Her şey aile de başlıyor ve bitiyor! Herkesi ve her şeyi sevebilmeyi, kendine güveni ekebilselerdi yüreklerimize! sorduğum soruların cevabını doğru olarak alabilseydim keşke... Masal okumasalardı gerçeklerin yerine! Keşke!

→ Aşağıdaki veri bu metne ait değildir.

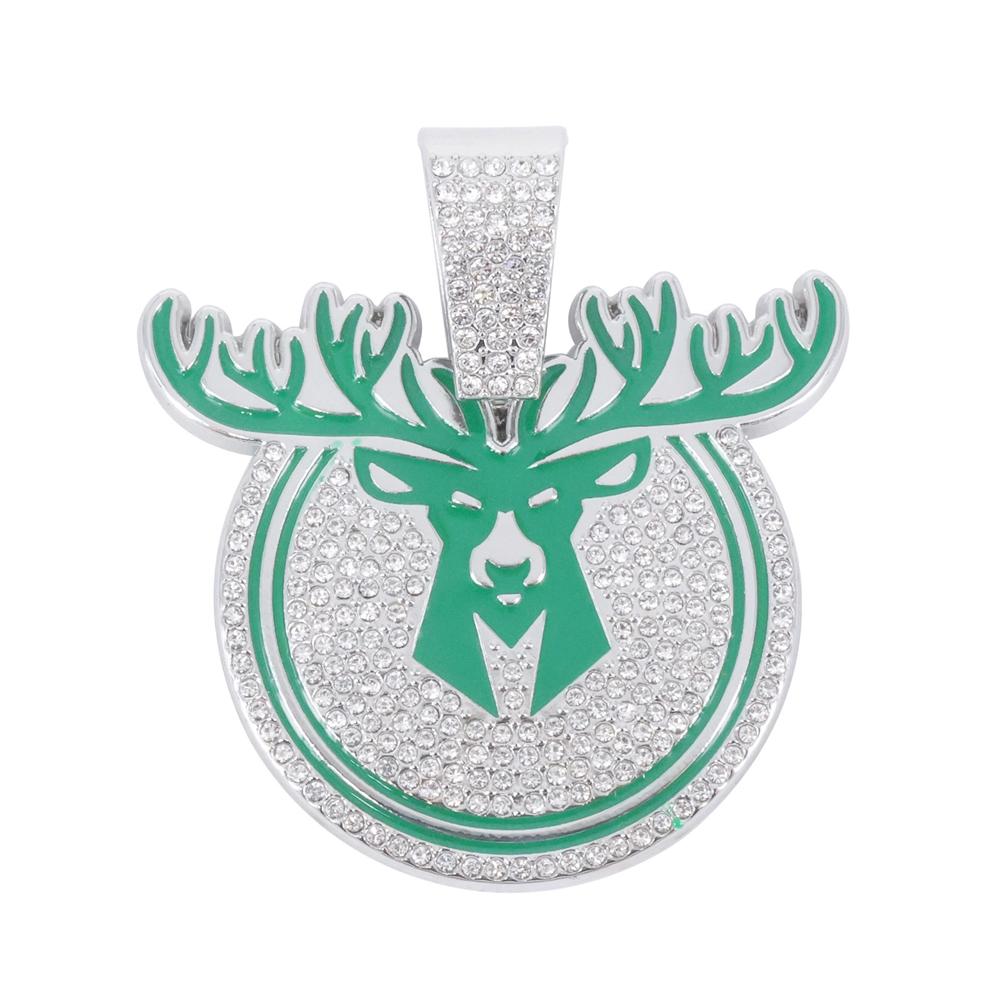 Hip Hop Szarvasfej Medálos Nyaklánc, 13mm Kristály Kubai Lánccal HipHop Jégkockás Csillogó Nyakláncok Férfiaknak Nőknek Állat Amulett Ékszer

-"Bizim sokak", "Oyun Gemisi", "Oyun Treni" ve " Oyun Sandığı"-gibi çocuk programlarını hatırlıyorum TRT günlerinden; güzel programlarmış... sonra bir ara "Susam Sokağı" devralmıştı bayrağı...oradan nereye geleceğim; Susam "simit"te, simit "simitçi fırınında, "simitçi fırını" sokakta olur! Ya da simit sokakta, tezgahta olur... Sokakta satılan "Sokak simidi" taş fırın olur, "Pastane simidi"nin hamuru tatlı olur... Her yerde mantar gibi biten Simit Saraylarından sonra  "sokak simidi"nden sonra "Simit Sokağı" kavramını da görselleştiremiyorum! Bu yüzden "paketini" paylaşıyorum! 

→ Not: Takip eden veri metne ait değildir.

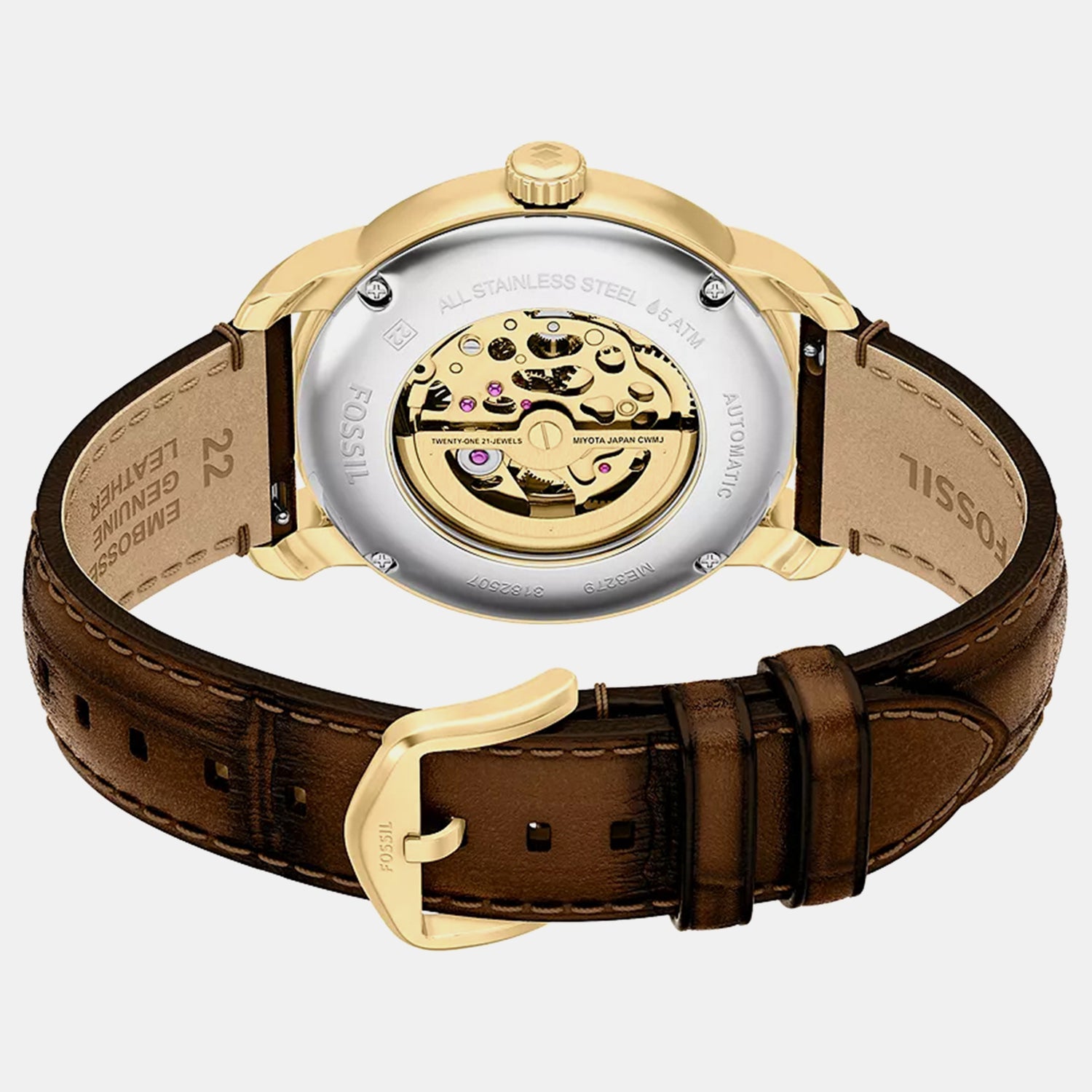 Men Automatic Gold Dial Analog Leather Watch ME3279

-Gözümü dünyaya açtım; afalladım, "aval aval baktım", netlemeye çalıştım... sonra tanımaya, ayrıt etmeye...iki gözüm iki çeşme ağladım, başkasına bir şeyi inandırmak için "iki gözüm önüme aksın ki!" dedim, güzel gözlere aşık oldum, doğumları, ölümleri gördüm, güzel günler kadar, acı, neşeli, heyecanlı...Benim baktığım kadar dünya da bakıyordu bana, mobeseler,  heryerde güvenlik kamaraları, her gün binlerce göz bizi gözleyen... 

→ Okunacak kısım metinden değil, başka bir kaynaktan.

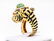 David Webb 2.00ct Emerald, Diamond 18K Tiger Ring - 7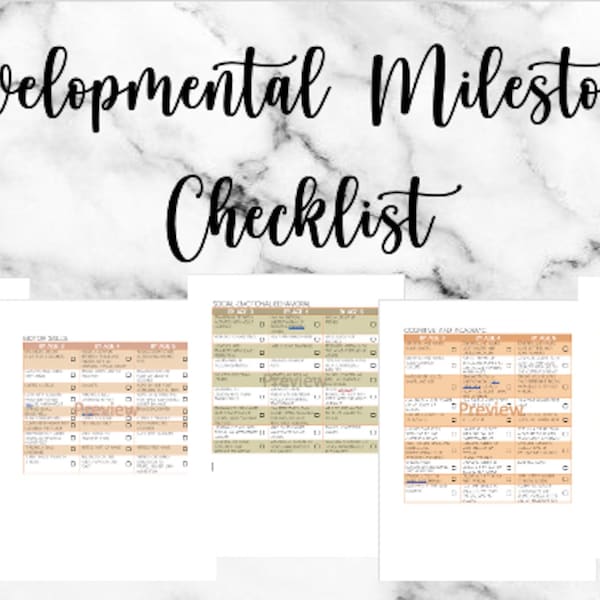 Developmental Checklist Etsy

Uykusuz gecelerin sabahında kan çanağına döndüğü olurdu gözlerimin...  "Dört açmak" zorunda kaldığım da oldu, utana sıkıla baktığım da, gizlice baktığım da aralıktan, delikten, anahtar yuvasından, saklambaç oynarken saklandığım yerden etrafıma... Kovalanırken dönüp arkama baktım, zorlanırken hayatta yanıma baktım, üç beş hedefim vardı biraz önüme; ileriye baktım... Güneşli havalarda kıstım, karanlıkta fal taşı gibi açtım... Uzaklara baktım kimi zaman daldım gittim, yıllarca fotoğraf çektim, kamera kullandım vizörden baktım durdum dünyaya "mononoküler", monoküler... Yıllarca "kuş gözlemciliği yaptım" bu sefer dürbünle bakmaya başladım, zaten öyle bakıyordum ya genel olarak dünyaya araya bir de "araç" girince teknik olarak "binoküler"e bağladım! 

Hepsi bir yana hiç bir bakışım özgür değildi aslında... ancak özgür olabilir sanıyorum belki gözlerimi tam olarak kapadığımda!